(Passage for review):
To challenge firmly held views that underlie stigmatisation of street-connected children, collaborative, context specific work is required to understand how to enable rights-based approaches to moving forward (e.g. Ferguson, 2020). Such processes are complex and there is no easy fix, one-size-fits-all solution. Changing perceptions requires developing responsible representations of street-connectedness, recognising the importance of local contexts in supporting children to be heard in policy arenas, and understanding how CSOs can develop long-term advocacy strategies through their relationships and engagement with the media (Ferguson, 2020; Ng et al., 2022).
Conclusion
Although, this article does not provide a detailed overview of the impact of COVID-19 on street-connected children – as other researchers and practitioners have done this effectively (Edmonds and Macleod, 2021; Hunter et al., 2021; Street Invest, 2020) – it does provide an insight into how the media have represented this group of often stigmatised and marginalised children, using the pandemic as an analytical lens. It therefore raises important questions with regards to how CSOs engage with and utilise the media in their advocacy work. While the media is a means of disseminating important information, we must also recognise the different layers inherent to mass media communication as a form of entertainment, as well as its use for education or the promotion or problematisation of political platforms (Morgan and Taylor, 2019). As the sources reviewed highlight, the media plays a key role in showcasing specific discourses that (mis)represent particular groups.

(Data extracts):
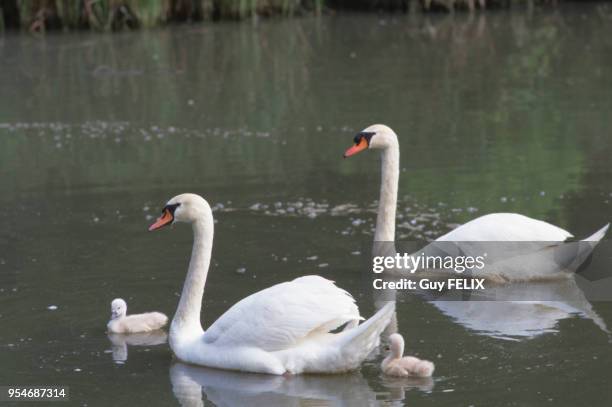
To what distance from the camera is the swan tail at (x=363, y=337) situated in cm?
679

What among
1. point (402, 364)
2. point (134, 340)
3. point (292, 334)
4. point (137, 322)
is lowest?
point (134, 340)

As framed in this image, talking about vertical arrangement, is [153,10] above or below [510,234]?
below

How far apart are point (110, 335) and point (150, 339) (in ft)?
0.80

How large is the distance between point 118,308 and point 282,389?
1.45 m

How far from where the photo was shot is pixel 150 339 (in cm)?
809

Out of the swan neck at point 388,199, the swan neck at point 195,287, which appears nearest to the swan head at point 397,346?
the swan neck at point 195,287

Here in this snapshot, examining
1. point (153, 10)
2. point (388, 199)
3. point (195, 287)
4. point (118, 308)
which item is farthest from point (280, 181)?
point (153, 10)

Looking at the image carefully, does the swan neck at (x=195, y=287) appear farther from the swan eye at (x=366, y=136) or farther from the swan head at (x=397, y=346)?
the swan eye at (x=366, y=136)

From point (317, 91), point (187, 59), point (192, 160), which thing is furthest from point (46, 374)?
point (187, 59)

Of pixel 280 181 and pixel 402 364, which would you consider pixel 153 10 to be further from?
pixel 402 364

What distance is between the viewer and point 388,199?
9.49m

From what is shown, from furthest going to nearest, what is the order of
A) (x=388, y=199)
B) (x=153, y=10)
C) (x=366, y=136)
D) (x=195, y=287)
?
(x=153, y=10)
(x=366, y=136)
(x=388, y=199)
(x=195, y=287)

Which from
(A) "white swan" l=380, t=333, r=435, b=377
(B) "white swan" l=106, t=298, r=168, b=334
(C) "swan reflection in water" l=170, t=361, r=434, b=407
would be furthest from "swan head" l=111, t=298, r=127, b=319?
(A) "white swan" l=380, t=333, r=435, b=377

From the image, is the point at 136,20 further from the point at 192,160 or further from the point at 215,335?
the point at 215,335
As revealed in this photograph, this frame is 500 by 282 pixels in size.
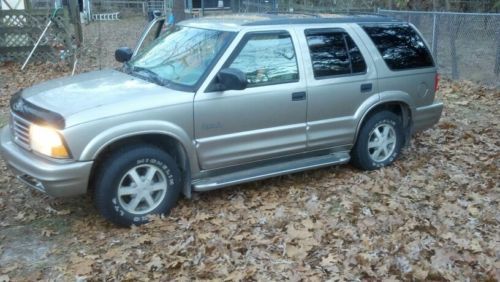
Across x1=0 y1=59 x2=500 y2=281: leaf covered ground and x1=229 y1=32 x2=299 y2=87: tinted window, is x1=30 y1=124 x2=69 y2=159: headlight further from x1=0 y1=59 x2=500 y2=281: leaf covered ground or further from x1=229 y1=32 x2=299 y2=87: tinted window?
x1=229 y1=32 x2=299 y2=87: tinted window

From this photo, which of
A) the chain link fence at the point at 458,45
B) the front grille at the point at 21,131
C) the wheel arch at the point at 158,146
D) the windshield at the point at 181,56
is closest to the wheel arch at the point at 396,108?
the windshield at the point at 181,56

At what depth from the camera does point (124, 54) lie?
6055 mm

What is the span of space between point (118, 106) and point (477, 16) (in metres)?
9.03

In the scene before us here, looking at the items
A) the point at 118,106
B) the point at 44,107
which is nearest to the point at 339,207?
the point at 118,106

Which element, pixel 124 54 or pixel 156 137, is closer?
pixel 156 137

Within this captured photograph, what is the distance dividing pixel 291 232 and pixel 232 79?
4.70 feet

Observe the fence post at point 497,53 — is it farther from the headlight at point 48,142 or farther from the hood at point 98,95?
the headlight at point 48,142

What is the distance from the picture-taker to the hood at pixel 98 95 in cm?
424

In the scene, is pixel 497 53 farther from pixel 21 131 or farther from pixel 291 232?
pixel 21 131

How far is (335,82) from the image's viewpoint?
5.39 metres

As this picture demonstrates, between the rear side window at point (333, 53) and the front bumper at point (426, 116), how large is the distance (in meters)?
1.07

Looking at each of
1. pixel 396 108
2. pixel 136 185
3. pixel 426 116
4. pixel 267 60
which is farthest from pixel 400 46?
pixel 136 185

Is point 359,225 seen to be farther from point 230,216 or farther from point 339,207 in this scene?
point 230,216

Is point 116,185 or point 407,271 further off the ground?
point 116,185
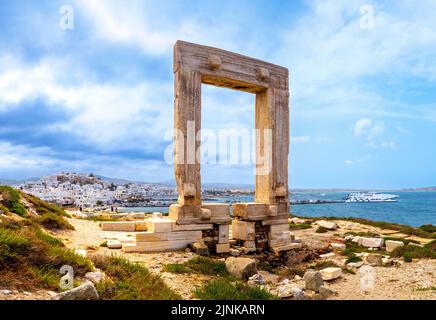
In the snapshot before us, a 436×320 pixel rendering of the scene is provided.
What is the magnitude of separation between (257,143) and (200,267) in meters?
5.32

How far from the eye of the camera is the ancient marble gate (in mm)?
10055

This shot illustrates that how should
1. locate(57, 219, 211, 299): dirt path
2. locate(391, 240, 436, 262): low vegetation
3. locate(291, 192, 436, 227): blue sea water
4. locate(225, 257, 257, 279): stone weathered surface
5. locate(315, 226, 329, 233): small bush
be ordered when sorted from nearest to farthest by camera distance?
locate(57, 219, 211, 299): dirt path < locate(225, 257, 257, 279): stone weathered surface < locate(391, 240, 436, 262): low vegetation < locate(315, 226, 329, 233): small bush < locate(291, 192, 436, 227): blue sea water

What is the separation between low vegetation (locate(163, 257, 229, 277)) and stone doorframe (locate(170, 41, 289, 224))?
5.19 ft

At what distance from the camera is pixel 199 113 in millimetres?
10406

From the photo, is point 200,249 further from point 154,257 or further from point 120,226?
point 120,226

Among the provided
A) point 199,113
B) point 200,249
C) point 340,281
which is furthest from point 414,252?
point 199,113

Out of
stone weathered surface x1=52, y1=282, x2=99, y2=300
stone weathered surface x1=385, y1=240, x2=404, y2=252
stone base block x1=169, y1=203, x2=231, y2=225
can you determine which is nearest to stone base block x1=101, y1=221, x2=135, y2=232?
stone base block x1=169, y1=203, x2=231, y2=225

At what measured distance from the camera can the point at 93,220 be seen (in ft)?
56.4

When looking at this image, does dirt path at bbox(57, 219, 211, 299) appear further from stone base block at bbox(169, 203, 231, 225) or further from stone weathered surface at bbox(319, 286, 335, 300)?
stone weathered surface at bbox(319, 286, 335, 300)

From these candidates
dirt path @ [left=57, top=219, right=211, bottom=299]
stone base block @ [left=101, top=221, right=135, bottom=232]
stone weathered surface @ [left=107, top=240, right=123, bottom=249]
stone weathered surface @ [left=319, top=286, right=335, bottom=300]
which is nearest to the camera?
stone weathered surface @ [left=319, top=286, right=335, bottom=300]

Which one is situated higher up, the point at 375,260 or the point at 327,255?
the point at 375,260
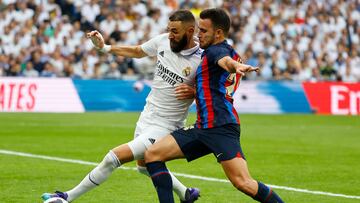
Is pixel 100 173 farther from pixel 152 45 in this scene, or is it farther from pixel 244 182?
pixel 244 182

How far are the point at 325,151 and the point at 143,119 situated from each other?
8.74 metres

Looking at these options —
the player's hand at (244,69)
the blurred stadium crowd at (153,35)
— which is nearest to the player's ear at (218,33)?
the player's hand at (244,69)

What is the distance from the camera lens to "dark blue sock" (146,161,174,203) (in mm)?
8836

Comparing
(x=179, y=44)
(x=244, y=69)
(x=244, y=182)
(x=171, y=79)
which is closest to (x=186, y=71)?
(x=171, y=79)

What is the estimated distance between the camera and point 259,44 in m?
33.0

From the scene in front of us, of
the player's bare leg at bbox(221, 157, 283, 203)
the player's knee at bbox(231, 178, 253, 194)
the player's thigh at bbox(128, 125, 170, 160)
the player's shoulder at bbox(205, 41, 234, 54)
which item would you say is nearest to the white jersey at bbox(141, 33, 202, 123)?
the player's thigh at bbox(128, 125, 170, 160)

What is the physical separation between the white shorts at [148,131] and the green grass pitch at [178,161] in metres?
1.30

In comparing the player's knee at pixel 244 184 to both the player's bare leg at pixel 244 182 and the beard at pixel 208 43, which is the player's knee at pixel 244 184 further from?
the beard at pixel 208 43

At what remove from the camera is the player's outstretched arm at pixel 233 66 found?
309 inches

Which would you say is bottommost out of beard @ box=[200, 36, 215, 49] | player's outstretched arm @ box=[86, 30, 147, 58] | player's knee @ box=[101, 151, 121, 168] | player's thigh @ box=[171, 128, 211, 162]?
player's knee @ box=[101, 151, 121, 168]

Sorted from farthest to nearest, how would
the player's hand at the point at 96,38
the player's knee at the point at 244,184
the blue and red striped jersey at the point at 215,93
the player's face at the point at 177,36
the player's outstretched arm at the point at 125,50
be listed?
the player's outstretched arm at the point at 125,50, the player's hand at the point at 96,38, the player's face at the point at 177,36, the blue and red striped jersey at the point at 215,93, the player's knee at the point at 244,184

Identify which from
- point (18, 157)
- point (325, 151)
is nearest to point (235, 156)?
point (18, 157)

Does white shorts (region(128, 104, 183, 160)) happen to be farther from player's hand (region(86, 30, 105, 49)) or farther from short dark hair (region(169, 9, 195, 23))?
short dark hair (region(169, 9, 195, 23))

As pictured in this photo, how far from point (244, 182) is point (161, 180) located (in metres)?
0.89
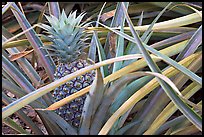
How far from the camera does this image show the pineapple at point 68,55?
1.12 metres

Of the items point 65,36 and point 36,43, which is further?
point 36,43

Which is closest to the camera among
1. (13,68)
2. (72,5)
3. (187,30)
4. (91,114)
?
(91,114)

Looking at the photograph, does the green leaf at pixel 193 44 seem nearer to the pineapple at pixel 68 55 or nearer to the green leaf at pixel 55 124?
the pineapple at pixel 68 55

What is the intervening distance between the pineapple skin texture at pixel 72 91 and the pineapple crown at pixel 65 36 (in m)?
0.03

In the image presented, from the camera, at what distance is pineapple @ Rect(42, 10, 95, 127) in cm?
112

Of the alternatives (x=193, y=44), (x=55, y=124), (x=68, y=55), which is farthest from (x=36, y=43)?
(x=193, y=44)

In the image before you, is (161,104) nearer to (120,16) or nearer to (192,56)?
(192,56)

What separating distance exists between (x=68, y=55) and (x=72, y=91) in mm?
104

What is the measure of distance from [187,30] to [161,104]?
382 millimetres

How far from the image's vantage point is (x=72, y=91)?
113 centimetres

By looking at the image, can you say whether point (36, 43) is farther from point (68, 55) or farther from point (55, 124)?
point (55, 124)

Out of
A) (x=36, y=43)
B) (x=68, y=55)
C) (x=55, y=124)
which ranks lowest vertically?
(x=55, y=124)

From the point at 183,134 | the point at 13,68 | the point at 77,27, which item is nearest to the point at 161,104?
the point at 183,134

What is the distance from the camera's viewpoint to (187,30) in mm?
1410
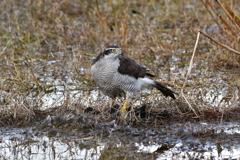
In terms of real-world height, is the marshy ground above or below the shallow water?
above

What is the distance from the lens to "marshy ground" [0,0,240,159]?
16.5ft

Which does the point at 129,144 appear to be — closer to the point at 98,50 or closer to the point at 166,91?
the point at 166,91

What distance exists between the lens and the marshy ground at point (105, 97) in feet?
16.5

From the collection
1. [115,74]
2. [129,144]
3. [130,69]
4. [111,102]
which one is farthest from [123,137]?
[130,69]

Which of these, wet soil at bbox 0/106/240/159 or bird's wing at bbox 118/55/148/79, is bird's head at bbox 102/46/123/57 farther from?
wet soil at bbox 0/106/240/159

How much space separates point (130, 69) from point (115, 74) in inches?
11.1

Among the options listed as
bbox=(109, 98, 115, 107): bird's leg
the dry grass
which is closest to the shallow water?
the dry grass

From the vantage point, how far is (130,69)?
19.7ft

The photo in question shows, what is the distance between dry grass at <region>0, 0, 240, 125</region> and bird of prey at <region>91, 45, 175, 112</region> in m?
0.24

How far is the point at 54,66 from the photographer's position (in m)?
8.13

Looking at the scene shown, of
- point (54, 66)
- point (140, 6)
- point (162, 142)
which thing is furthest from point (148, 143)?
point (140, 6)

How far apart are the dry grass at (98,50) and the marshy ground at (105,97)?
20 millimetres

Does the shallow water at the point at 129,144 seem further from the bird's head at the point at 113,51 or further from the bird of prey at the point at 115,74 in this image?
the bird's head at the point at 113,51

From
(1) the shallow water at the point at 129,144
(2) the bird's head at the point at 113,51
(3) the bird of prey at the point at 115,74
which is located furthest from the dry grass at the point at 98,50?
(2) the bird's head at the point at 113,51
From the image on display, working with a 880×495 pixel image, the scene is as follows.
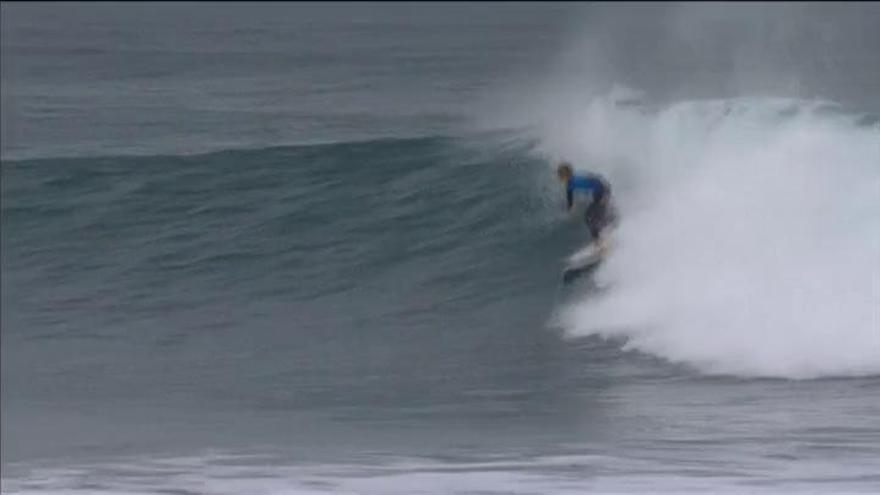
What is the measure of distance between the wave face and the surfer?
0.59ft

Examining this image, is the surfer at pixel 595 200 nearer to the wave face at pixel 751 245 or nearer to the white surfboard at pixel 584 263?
the white surfboard at pixel 584 263

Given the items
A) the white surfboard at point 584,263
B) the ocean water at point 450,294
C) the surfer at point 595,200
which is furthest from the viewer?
the surfer at point 595,200

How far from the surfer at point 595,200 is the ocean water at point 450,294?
188 mm

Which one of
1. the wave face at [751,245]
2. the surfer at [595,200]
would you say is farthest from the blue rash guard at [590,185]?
the wave face at [751,245]

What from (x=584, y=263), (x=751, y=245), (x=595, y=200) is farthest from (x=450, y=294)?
(x=751, y=245)

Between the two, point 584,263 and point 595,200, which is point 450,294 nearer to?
point 584,263

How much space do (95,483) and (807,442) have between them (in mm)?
4206

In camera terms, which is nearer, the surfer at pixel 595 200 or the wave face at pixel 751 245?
the wave face at pixel 751 245

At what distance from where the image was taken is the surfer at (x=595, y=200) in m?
20.2

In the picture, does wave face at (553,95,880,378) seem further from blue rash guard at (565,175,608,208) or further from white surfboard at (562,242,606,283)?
blue rash guard at (565,175,608,208)

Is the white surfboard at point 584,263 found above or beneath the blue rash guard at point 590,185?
beneath

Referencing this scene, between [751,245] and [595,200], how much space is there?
1.64 meters

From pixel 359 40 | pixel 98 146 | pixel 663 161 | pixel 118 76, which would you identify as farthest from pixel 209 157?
pixel 359 40

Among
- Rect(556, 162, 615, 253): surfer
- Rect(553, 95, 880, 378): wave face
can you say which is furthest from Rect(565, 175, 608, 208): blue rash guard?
Rect(553, 95, 880, 378): wave face
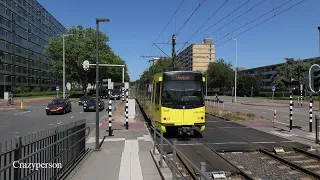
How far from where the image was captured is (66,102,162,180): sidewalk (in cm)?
868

(Task goal):
Reproduce, word for word, the portion of the passage above on media portrayals of street-connected children starting at "To challenge firmly" and ending at "et al., 2022).".

(Written answer):
To challenge firmly held views that underlie stigmatisation of street-connected children, collaborative, context specific work is required to understand how to enable rights-based approaches to moving forward (e.g. Ferguson, 2020). Such processes are complex and there is no easy fix, one-size-fits-all solution. Changing perceptions requires developing responsible representations of street-connectedness, recognising the importance of local contexts in supporting children to be heard in policy arenas, and understanding how CSOs can develop long-term advocacy strategies through their relationships and engagement with the media (Ferguson, 2020; Ng et al., 2022).